What I am saying McGrady, is that when you pose this incompleteness theorum of all mathematical branches what you are really saying in a sense is that nothing is true because the only way you can prove something is true is by explaining it with outside means which then only broadens the scope of what you are saying and allows for falsities to occur in that newly broadened system.

For example, if I say there is a tree and it exists, I can say whatever I want about the tree; what its made of, what it looks like, and how it survives. All those statements will be true so as long as the tree exists. But the only way I can prove it actually exists as a tree is if I say there exists something else that is not a tree beside it to actually note the difference between it and the other. As soon as I do that I have stepped outside the box and now have to account for the proof of that other thing I compared it to to prove its existence. As soon as you make a statement it becomes false because you cannot prove it. This is as you said an ever-tighter vortex of self-fulfilling prophecies.

It is as well the same incompleteness theorum without numbers. Just because I applied it outside of math doesn’t mean that I have no clue what I’m talking about. The point I was trying to make is that it would be ineffectual to disregard our sanity and sense of truth simply because we cannot perfectly prove the completeness of the systems we use in math and logic. It would be better to assume some things in order to achieve desirable results or in other words, to be happy.

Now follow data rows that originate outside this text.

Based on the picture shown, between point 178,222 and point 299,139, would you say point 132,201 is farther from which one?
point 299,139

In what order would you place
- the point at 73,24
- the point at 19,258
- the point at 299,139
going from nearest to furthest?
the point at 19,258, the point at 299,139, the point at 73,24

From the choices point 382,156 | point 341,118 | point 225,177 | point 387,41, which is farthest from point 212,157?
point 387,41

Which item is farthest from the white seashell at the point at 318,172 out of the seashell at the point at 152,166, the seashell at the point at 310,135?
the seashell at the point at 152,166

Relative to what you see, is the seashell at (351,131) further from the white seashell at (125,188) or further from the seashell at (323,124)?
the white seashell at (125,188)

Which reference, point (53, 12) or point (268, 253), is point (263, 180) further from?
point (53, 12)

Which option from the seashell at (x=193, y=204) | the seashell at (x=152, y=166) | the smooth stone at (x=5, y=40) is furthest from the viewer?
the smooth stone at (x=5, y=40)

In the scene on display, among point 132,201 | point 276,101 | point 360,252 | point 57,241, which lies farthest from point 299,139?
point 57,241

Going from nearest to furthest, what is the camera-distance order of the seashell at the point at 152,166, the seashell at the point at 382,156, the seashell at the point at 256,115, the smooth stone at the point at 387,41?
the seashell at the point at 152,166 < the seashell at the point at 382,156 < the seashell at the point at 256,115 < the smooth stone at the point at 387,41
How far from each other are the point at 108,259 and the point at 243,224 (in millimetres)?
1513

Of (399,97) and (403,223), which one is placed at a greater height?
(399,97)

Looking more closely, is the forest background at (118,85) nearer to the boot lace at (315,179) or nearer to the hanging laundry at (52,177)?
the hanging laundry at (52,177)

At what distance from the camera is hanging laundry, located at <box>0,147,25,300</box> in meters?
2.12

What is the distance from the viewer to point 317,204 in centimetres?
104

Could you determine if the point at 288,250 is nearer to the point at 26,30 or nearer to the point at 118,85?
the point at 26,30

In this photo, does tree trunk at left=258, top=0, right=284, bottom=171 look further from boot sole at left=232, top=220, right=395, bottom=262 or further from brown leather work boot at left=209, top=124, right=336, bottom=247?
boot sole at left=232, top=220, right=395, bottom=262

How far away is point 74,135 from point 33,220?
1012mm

I completely see your point, Nientilin. I don’t necessarily agree that its “the only way you can prove something to be true”, but yes, its a sensible point you’ve made.

netlinin: your points a right on… this is where the latter wittgenstein comes in I think…

anyway I thought godels incompletness was supposed to apply to all natural languages… like that’s not radical or anything for you to point that out…

anyway, it allows for the realisation of the importance of ineffable forms of life as a grounding of communication and language… its an important thing to keep in mind… especialy when people start assuring you that we can explain what we mean completely with language and more language to explain that and more to explain that etc etc etc… which is why people from radicaly different communities of thought and action can’t settle their disputes with “reason” “objectively”… because they allways hit up against this incompleteness as the language hits its descriptive limits against ineffable forms of life…

he provides a way of looking at language as inevitably interweaved with the practical conduct of everyday life… the coexistence of language (via godels ANY language including maths) with “what cannot be said”…

in his latter work the prosaic and mundane… the practices that comprose forms of life are what give linguistic terms meanings… not the internal rules of the language…

which I thinnk, if you accept Godels, becomes an important aspect of language and communication…

Actually that is an old hypothesis. I think most of the researchers have abandoned that one.